Collected data:

▶

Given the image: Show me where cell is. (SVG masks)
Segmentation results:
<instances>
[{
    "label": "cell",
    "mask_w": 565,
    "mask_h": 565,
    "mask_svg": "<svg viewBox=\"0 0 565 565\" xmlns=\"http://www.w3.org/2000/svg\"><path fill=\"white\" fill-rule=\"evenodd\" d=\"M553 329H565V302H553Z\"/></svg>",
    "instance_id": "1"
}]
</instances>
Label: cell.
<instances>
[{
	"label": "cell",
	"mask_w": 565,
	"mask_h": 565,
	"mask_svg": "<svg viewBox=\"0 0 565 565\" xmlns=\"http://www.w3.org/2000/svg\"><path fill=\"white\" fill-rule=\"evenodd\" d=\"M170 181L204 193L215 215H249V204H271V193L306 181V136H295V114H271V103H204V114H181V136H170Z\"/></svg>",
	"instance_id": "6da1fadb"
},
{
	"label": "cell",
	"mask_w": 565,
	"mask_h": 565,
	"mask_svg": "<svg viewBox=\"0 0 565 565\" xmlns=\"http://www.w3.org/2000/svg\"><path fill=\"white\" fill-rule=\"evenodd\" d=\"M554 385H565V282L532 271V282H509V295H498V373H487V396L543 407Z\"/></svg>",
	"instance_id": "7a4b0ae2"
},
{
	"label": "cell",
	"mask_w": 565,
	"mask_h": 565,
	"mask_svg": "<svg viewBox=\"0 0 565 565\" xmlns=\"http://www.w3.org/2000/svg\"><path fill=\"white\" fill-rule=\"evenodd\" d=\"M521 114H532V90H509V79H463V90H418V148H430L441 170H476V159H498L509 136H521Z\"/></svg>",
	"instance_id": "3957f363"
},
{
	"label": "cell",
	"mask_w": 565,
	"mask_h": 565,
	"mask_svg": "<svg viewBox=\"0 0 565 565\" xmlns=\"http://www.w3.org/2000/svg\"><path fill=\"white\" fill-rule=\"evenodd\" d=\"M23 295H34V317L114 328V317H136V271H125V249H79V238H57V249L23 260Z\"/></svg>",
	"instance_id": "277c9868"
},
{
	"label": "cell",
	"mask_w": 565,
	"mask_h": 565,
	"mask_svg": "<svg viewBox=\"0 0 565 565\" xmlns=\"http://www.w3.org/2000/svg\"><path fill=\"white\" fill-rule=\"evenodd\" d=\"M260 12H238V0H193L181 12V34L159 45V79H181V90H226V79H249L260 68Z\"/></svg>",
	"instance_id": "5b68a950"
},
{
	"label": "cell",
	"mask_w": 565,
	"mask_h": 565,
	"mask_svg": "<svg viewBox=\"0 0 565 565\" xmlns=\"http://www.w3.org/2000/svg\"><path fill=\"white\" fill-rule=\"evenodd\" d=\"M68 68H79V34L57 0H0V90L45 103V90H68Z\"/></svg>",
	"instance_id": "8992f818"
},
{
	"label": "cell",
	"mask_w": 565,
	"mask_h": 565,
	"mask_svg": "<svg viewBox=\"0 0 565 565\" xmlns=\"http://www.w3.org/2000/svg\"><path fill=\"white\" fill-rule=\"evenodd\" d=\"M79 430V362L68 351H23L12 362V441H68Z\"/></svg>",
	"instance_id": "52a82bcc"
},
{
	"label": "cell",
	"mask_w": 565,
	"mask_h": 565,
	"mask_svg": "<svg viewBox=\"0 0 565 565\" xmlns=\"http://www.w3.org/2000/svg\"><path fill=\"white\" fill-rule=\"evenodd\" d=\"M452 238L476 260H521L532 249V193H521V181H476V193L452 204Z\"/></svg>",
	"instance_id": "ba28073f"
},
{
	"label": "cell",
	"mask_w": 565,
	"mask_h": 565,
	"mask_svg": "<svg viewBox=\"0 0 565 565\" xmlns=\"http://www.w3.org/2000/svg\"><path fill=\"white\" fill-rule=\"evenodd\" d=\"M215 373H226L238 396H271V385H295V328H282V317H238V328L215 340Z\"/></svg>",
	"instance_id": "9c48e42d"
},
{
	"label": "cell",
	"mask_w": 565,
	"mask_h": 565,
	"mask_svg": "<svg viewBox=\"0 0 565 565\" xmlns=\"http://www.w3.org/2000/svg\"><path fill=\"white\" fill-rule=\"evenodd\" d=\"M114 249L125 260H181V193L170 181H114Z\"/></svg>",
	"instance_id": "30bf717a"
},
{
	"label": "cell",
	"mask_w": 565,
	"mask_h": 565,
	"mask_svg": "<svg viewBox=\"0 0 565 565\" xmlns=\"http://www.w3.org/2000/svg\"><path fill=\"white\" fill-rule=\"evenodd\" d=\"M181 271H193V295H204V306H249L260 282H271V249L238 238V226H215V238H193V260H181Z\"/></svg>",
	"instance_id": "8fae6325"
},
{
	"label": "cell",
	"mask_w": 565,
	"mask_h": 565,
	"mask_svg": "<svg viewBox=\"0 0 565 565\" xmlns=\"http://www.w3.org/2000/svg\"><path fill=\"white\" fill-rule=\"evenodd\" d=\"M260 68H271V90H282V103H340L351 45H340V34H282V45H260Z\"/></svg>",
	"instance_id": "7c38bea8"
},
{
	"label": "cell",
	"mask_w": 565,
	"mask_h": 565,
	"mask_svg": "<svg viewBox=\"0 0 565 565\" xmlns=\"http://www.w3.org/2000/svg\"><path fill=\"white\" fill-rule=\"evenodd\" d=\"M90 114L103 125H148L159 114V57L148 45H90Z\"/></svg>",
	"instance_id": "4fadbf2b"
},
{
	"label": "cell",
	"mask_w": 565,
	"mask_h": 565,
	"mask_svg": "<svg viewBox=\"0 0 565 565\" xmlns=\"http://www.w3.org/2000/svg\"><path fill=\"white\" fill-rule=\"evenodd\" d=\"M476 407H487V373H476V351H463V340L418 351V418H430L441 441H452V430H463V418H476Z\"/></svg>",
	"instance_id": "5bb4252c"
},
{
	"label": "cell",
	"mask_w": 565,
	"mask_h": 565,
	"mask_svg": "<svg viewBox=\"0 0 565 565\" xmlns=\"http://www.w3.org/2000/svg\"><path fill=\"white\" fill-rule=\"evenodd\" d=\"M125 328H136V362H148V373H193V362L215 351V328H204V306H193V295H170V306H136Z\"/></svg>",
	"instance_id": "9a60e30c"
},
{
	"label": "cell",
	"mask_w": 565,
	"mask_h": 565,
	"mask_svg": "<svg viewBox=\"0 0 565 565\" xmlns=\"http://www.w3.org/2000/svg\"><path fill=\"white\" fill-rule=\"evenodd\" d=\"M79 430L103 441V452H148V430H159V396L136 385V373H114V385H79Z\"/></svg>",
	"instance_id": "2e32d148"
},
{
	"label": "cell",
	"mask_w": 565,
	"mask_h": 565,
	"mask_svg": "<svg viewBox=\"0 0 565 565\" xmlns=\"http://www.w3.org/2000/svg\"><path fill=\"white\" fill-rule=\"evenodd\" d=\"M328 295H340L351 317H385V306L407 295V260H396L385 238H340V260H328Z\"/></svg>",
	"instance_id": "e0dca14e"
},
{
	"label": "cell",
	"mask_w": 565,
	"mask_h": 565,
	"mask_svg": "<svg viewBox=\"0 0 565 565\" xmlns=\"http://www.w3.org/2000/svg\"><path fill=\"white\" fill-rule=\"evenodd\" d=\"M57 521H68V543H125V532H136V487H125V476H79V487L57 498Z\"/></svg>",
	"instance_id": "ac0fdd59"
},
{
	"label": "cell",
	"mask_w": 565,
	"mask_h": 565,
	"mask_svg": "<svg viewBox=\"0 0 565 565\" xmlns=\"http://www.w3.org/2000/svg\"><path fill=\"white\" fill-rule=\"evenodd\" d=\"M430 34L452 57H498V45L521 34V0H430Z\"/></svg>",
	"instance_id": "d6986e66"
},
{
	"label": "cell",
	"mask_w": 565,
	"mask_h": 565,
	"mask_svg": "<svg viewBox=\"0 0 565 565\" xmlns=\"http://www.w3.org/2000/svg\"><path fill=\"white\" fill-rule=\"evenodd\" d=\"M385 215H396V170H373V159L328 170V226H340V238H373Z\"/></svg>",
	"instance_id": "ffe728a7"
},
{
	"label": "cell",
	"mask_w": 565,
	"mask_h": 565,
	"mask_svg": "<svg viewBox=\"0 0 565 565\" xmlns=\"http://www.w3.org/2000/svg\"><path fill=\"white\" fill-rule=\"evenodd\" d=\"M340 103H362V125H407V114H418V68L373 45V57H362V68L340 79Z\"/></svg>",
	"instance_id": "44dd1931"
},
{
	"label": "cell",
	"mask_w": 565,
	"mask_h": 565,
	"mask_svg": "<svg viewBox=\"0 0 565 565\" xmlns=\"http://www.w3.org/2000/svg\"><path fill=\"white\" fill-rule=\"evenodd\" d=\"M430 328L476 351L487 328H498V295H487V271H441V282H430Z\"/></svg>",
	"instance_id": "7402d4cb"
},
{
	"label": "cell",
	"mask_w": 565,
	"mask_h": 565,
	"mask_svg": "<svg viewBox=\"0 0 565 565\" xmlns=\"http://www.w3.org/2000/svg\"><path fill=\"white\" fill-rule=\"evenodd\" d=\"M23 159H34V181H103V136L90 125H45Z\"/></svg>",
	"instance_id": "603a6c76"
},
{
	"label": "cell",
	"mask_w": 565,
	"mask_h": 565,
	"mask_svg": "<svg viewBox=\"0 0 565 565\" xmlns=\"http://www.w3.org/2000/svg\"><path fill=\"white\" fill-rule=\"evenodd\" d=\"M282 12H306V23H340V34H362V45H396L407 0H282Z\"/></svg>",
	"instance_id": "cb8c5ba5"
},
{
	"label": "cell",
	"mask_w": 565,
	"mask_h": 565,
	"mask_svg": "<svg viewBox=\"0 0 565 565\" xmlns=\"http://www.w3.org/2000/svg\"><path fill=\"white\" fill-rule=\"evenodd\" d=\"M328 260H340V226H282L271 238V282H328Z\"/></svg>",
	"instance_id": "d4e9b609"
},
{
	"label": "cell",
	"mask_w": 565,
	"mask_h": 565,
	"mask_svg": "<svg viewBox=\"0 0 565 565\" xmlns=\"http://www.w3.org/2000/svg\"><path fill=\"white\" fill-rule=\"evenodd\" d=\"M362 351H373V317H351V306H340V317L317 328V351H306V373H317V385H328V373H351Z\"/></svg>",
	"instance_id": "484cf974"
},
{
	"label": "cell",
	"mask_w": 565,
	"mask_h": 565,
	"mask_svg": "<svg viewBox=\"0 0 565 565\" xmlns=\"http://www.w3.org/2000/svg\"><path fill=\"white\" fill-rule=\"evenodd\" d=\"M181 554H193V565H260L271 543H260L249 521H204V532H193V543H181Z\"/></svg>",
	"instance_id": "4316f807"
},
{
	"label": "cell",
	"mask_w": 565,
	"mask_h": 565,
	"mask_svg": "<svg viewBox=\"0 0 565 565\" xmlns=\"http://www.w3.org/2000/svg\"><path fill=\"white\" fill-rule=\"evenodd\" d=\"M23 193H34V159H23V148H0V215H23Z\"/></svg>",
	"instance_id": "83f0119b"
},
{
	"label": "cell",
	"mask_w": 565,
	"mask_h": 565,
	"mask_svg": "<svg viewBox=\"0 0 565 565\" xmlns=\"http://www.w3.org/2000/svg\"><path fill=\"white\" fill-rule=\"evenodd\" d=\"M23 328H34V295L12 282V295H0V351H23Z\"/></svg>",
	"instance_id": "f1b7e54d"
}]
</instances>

◀

### [WHAT THIS TASK INVOLVES]
Could you swap every "instance_id" for "region_id" in the rows, starting at the very beginning and stopping after the line containing "12H238V0H193L181 12V34L159 45V79H181V90H226V79H249L260", and leave everything else unchanged?

### [WORKED ANSWER]
Given the image: Show me where cell is. (SVG masks)
Segmentation results:
<instances>
[{
    "label": "cell",
    "mask_w": 565,
    "mask_h": 565,
    "mask_svg": "<svg viewBox=\"0 0 565 565\" xmlns=\"http://www.w3.org/2000/svg\"><path fill=\"white\" fill-rule=\"evenodd\" d=\"M553 329H565V302H553Z\"/></svg>",
    "region_id": "1"
}]
</instances>
Label: cell.
<instances>
[{
	"label": "cell",
	"mask_w": 565,
	"mask_h": 565,
	"mask_svg": "<svg viewBox=\"0 0 565 565\" xmlns=\"http://www.w3.org/2000/svg\"><path fill=\"white\" fill-rule=\"evenodd\" d=\"M170 181L204 193L215 215H249V204H271V193L306 181V136H295V114H271V103H204V114H181V136H170Z\"/></svg>",
	"region_id": "6da1fadb"
},
{
	"label": "cell",
	"mask_w": 565,
	"mask_h": 565,
	"mask_svg": "<svg viewBox=\"0 0 565 565\" xmlns=\"http://www.w3.org/2000/svg\"><path fill=\"white\" fill-rule=\"evenodd\" d=\"M554 385H565V282L532 271V282H509V295H498V373H487V396L543 407Z\"/></svg>",
	"region_id": "7a4b0ae2"
},
{
	"label": "cell",
	"mask_w": 565,
	"mask_h": 565,
	"mask_svg": "<svg viewBox=\"0 0 565 565\" xmlns=\"http://www.w3.org/2000/svg\"><path fill=\"white\" fill-rule=\"evenodd\" d=\"M521 114H532V90H509V79H463V90H418V148H430L441 170H476V159H498L509 136H521Z\"/></svg>",
	"region_id": "3957f363"
},
{
	"label": "cell",
	"mask_w": 565,
	"mask_h": 565,
	"mask_svg": "<svg viewBox=\"0 0 565 565\" xmlns=\"http://www.w3.org/2000/svg\"><path fill=\"white\" fill-rule=\"evenodd\" d=\"M23 295H34V317L114 328V317H136V271H125V249H79V238H57V249L23 260Z\"/></svg>",
	"region_id": "277c9868"
},
{
	"label": "cell",
	"mask_w": 565,
	"mask_h": 565,
	"mask_svg": "<svg viewBox=\"0 0 565 565\" xmlns=\"http://www.w3.org/2000/svg\"><path fill=\"white\" fill-rule=\"evenodd\" d=\"M260 12H238V0H193L181 12V34L159 45V79H181V90H226V79H249L260 68Z\"/></svg>",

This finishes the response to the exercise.